━━━ Document text

Brewing this one today with one modification--3/4 a pound of victory malt. Thanks for sharing this recipe!
Thanks. Yeah it's 2015 bjcp.
I'm anticipating this will be my second competition and my 2nd-9th entries.
I brewed this up about 10 days ago. I'm going to sample and move to keg tonight.
My question is: Why the dry-hop? Wouldn't that make this more of an APA? Reason I am asking, is because I wanted to enter it as an American Wheat.
By the way, the sample tastes and smells while brewing were fantastic!
Cheers!
I entered this as an American wheat in a competition that I just got the results back from. It got gold in it's category.
I tried my first one last night, after two weeks in the bottle. I usually like to wait 3 weeks, but I really wanted to try one before Passover starts. It was decent, but I felt like it was missing a little something. Hoping the flavor will round out a bit with more time.

━━━━━━

# Goal
Can you write out the brewing thread word for word between "Brewing this one" and "an American Wheat.", inclusive? The listing after this point has no connection to the brewing thread.

━━━ Information provided

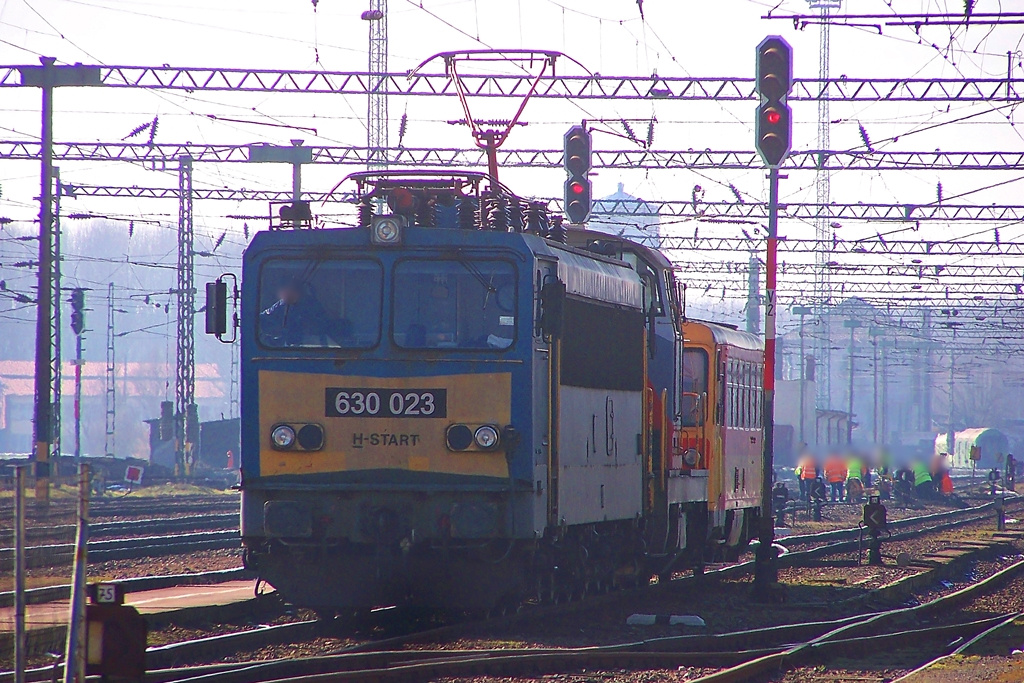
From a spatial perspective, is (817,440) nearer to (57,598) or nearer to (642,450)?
(642,450)

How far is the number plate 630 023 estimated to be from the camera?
510 inches

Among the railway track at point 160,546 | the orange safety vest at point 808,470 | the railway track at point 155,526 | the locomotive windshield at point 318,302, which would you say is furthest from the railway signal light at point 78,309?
the locomotive windshield at point 318,302

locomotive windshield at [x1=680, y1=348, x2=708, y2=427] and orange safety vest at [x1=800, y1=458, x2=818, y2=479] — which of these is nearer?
locomotive windshield at [x1=680, y1=348, x2=708, y2=427]

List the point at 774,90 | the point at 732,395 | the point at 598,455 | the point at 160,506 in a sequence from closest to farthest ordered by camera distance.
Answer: the point at 598,455 < the point at 774,90 < the point at 732,395 < the point at 160,506

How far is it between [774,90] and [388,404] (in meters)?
6.95

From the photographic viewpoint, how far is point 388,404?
13.0 meters

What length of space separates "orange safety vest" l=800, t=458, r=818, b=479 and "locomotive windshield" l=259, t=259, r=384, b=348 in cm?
3265

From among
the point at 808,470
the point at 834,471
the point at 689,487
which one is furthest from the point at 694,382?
the point at 834,471

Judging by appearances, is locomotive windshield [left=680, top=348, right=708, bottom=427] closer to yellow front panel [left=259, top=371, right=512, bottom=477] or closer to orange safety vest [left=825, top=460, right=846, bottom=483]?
yellow front panel [left=259, top=371, right=512, bottom=477]

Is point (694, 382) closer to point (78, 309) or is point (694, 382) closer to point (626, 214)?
point (626, 214)

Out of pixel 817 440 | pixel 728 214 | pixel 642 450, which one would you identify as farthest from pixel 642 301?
pixel 817 440

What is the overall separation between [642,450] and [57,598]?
7318mm

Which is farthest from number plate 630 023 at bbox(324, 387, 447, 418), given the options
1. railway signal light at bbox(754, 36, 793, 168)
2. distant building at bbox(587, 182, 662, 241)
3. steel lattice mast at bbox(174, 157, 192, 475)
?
steel lattice mast at bbox(174, 157, 192, 475)

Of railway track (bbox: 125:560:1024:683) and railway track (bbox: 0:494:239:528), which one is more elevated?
railway track (bbox: 125:560:1024:683)
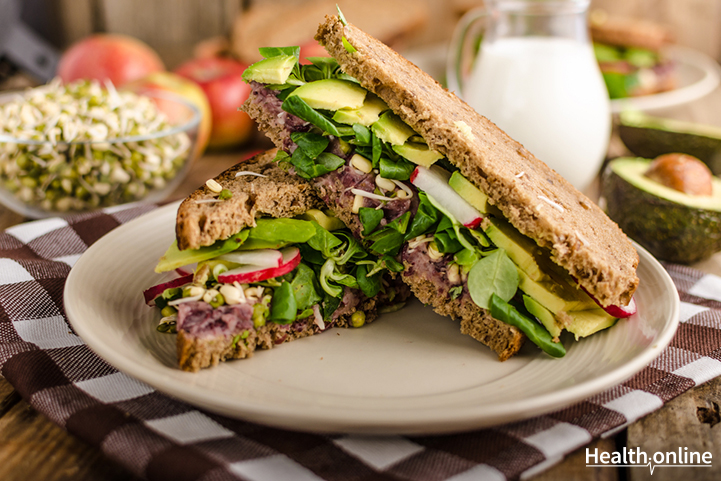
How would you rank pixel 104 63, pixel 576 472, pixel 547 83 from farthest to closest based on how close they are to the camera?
pixel 104 63 < pixel 547 83 < pixel 576 472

━━━━━━

# Result
Brewing this one today with one modification--3/4 a pound of victory malt. Thanks for sharing this recipe!
Thanks. Yeah it's 2015 bjcp.
I'm anticipating this will be my second competition and my 2nd-9th entries.
I brewed this up about 10 days ago. I'm going to sample and move to keg tonight.
My question is: Why the dry-hop? Wouldn't that make this more of an APA? Reason I am asking, is because I wanted to enter it as an American Wheat.